● **WHAT YOU HAVE TO DO**:
Rewrite the rows below as a numbered list, omitting any blank lines. Leave the pictures out of your answer.

● **RECORDS SHOWN**:

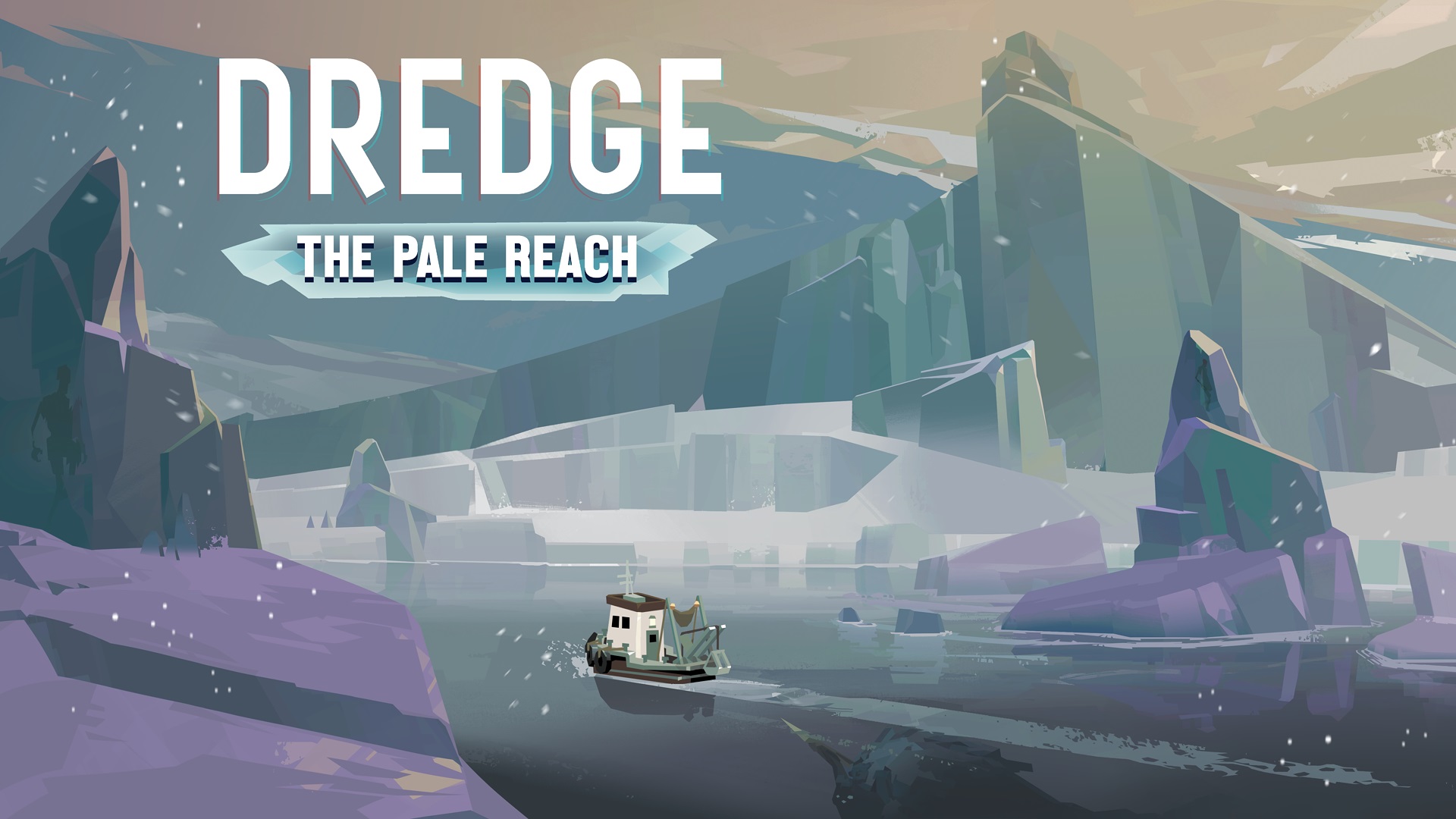 Dredge The Pale Reach DLC Expansion Announced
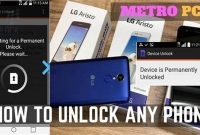 Unlock Your MetroPCS Phone: A Step-by-Step Guide |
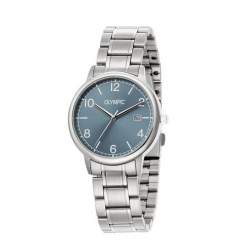Olympic heren horloge Henri - OL80HSS002 - 57121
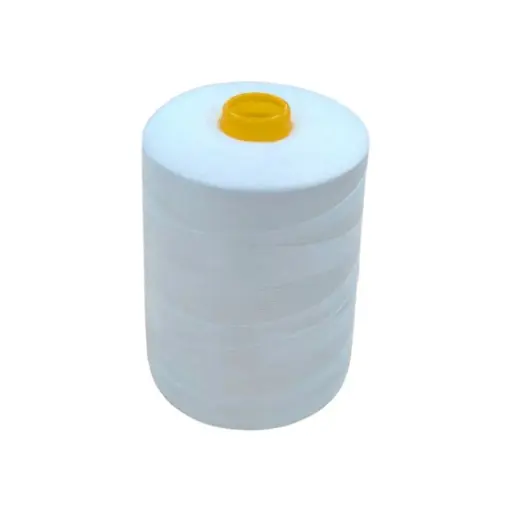 Spun-Polyester Overlocking Thread 120tkt (5,000m Cone)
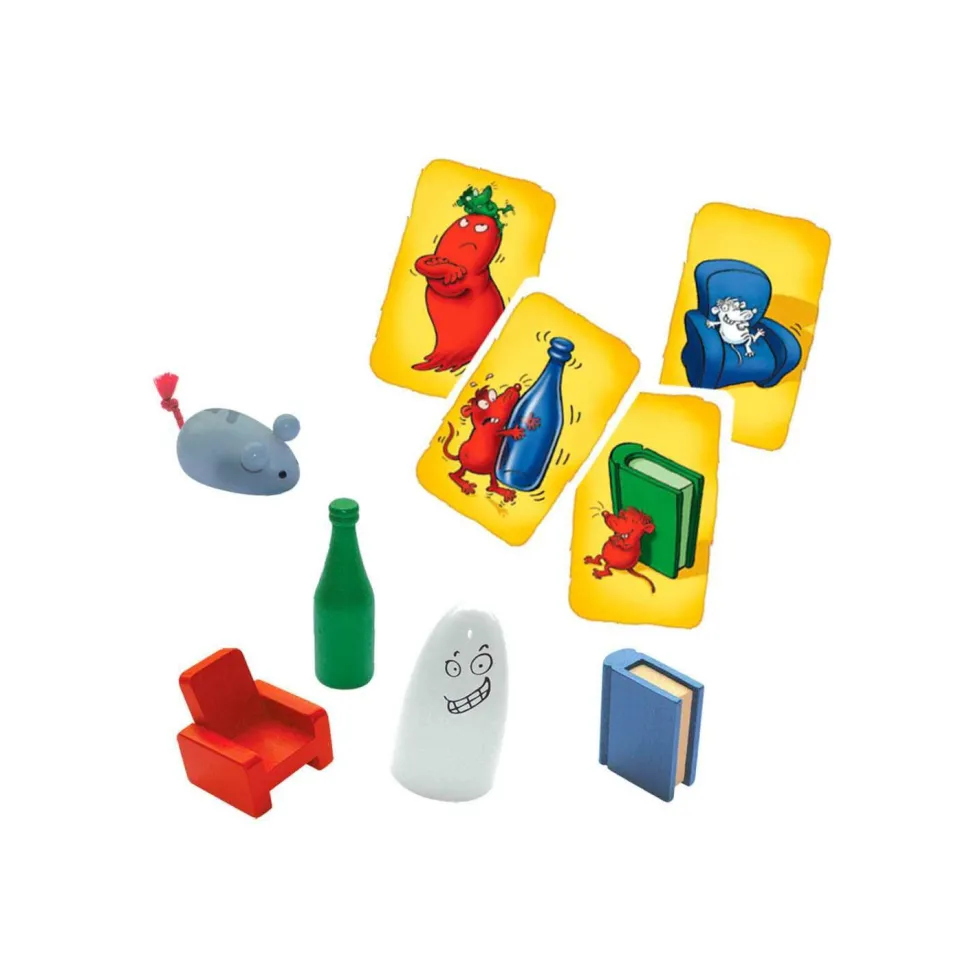 Devir Fantasma Blitz Juego de Mesa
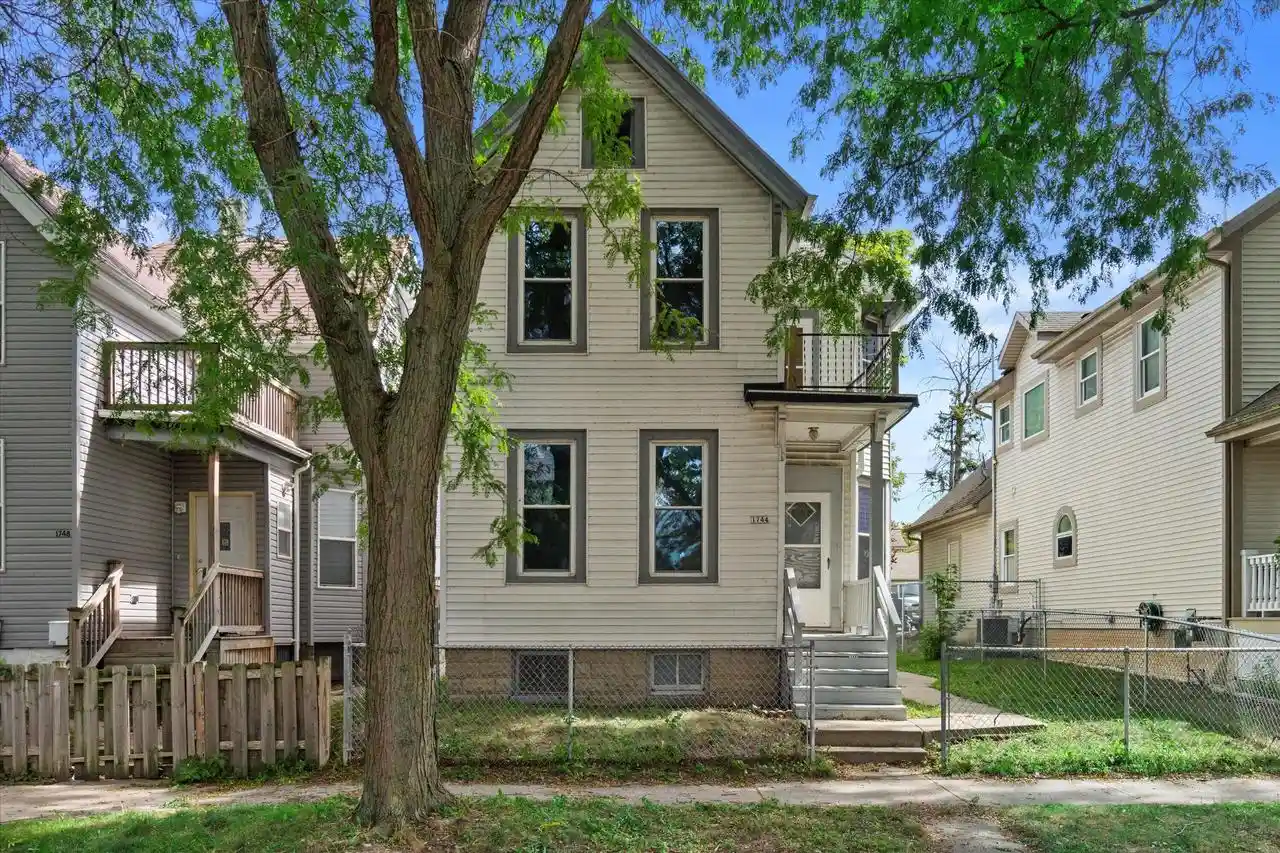 Photo 1 of Sale Pending at 1744 N 18th Street, Milwaukee, WI 53205 | MLS# 1980798 | Listing updated on 2026-09-17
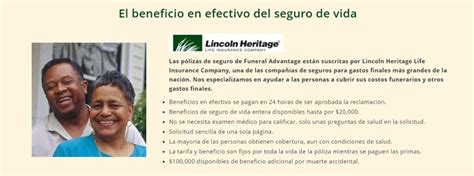 Plan Funeral Advantage De Lincoln Heritage Es Adecuado Para Ti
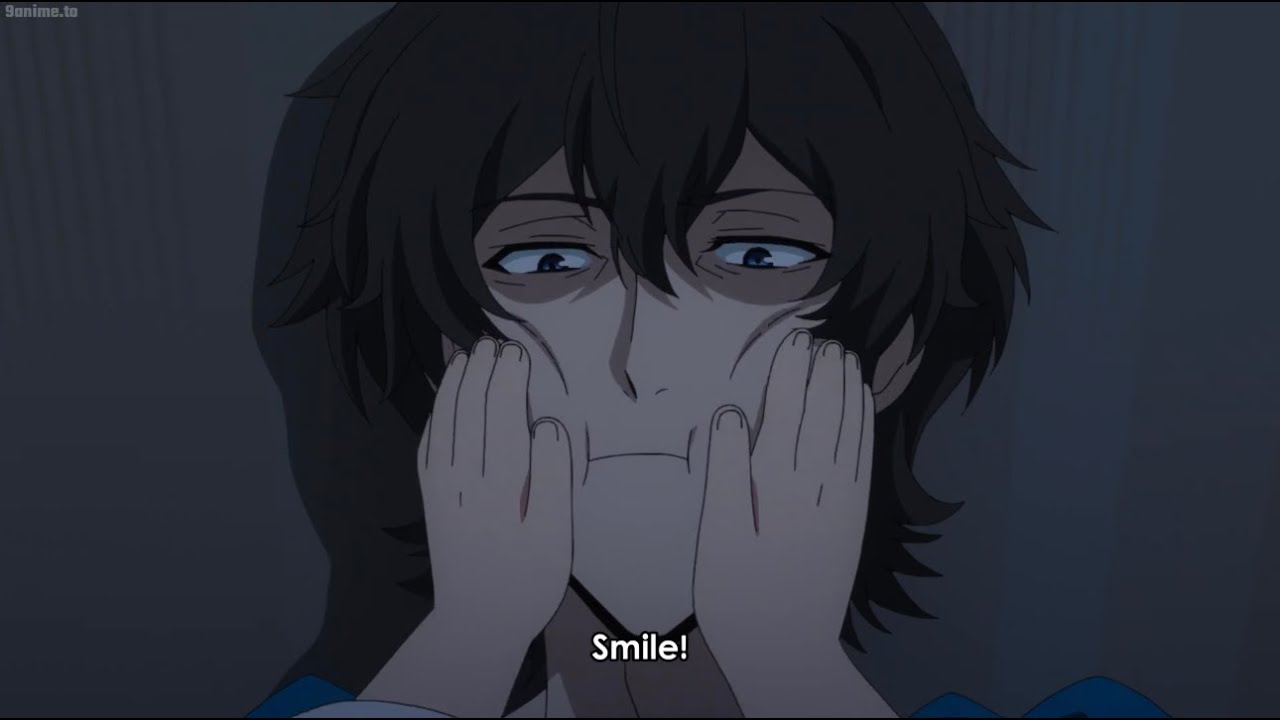 Rei Learns To Smile | Buddy Daddies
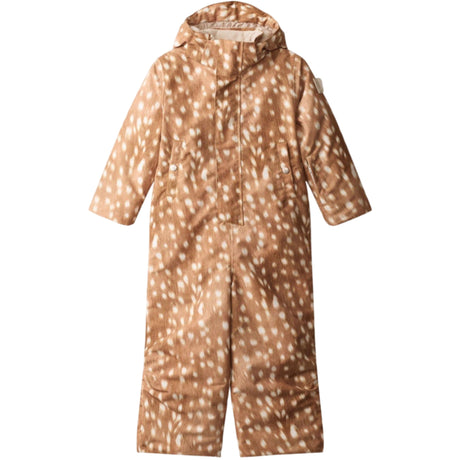Molo Fawn Deer Pax Junior Snowsuit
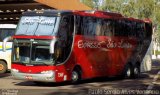 Expresso São Luiz 7360 na cidade de Cuiabá, Mato Grosso, Brasil, por Paulo Sergio Alves Venancio. Número da foto: #:id.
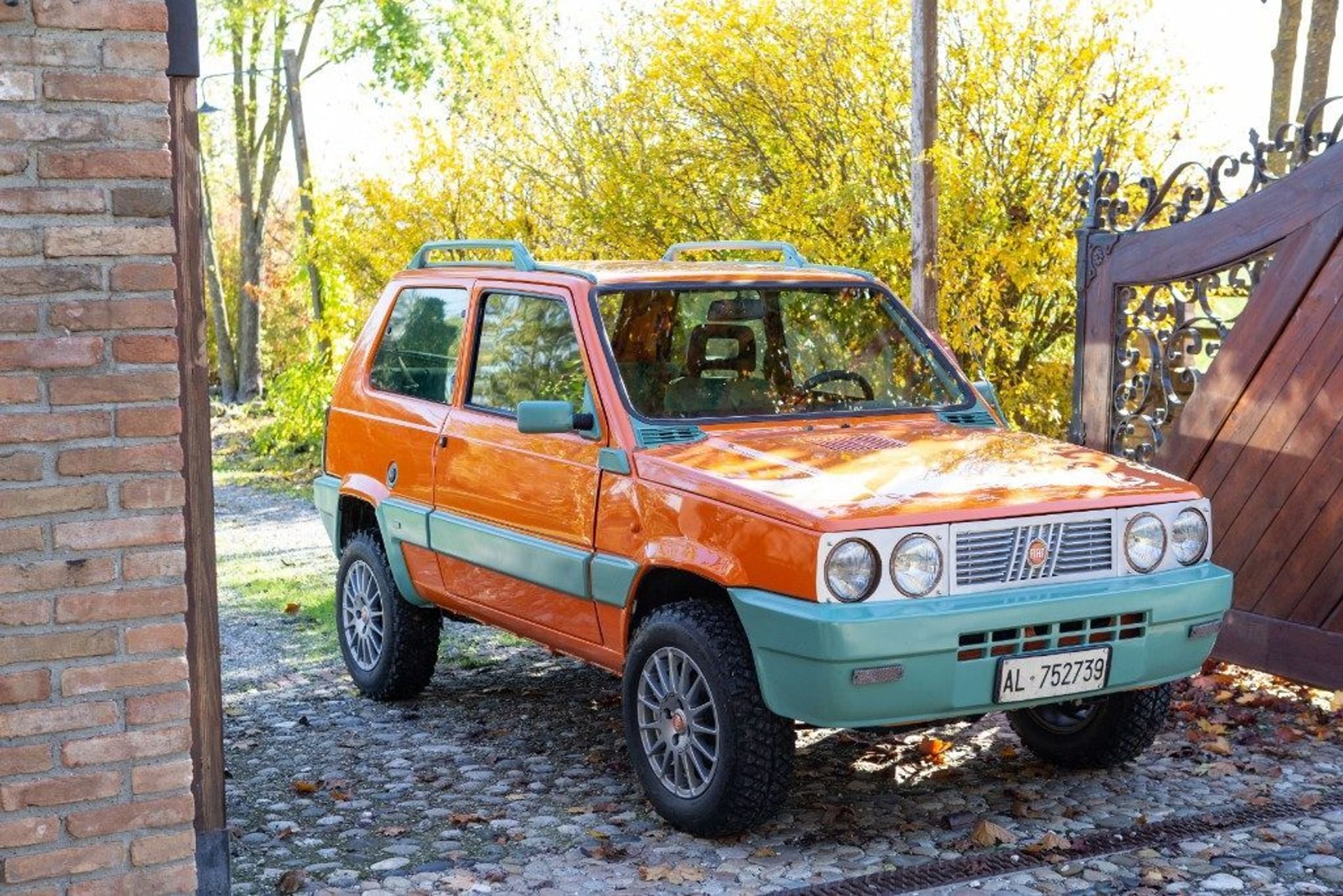 Fiat Panda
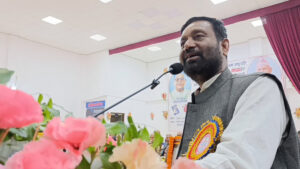 सरकारको कामबाट सन्तुष्ट छैन, समयमै सत्ता हस्तान्तरण हुनुपर्छः नेता निधी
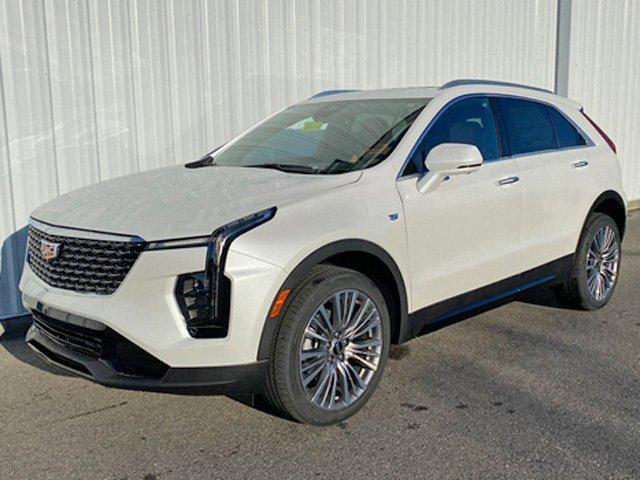 new 2025 Cadillac XT4 car, priced at $49,065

● **ANSWER FOR THIS EXERCISE**:
1.  Dredge The Pale Reach DLC Expansion Announced
2.  Unlock Your MetroPCS Phone: A Step-by-Step Guide |
3. Olympic heren horloge Henri - OL80HSS002 - 57121
4.  Spun-Polyester Overlocking Thread 120tkt (5,000m Cone)
5.  Devir Fantasma Blitz Juego de Mesa
6.  Photo 1 of Sale Pending at 1744 N 18th Street, Milwaukee, WI 53205 | MLS# 1980798 | Listing updated on 2026-09-17
7.  Plan Funeral Advantage De Lincoln Heritage Es Adecuado Para Ti
8.  Rei Learns To Smile | Buddy Daddies
9. Molo Fawn Deer Pax Junior Snowsuit
10.  Expresso São Luiz 7360 na cidade de Cuiabá, Mato Grosso, Brasil, por Paulo Sergio Alves Venancio. Número da foto: #:id.
11.  Fiat Panda
12.  सरकारको कामबाट सन्तुष्ट छैन, समयमै सत्ता हस्तान्तरण हुनुपर्छः नेता निधी
13.  new 2025 Cadillac XT4 car, priced at $49,065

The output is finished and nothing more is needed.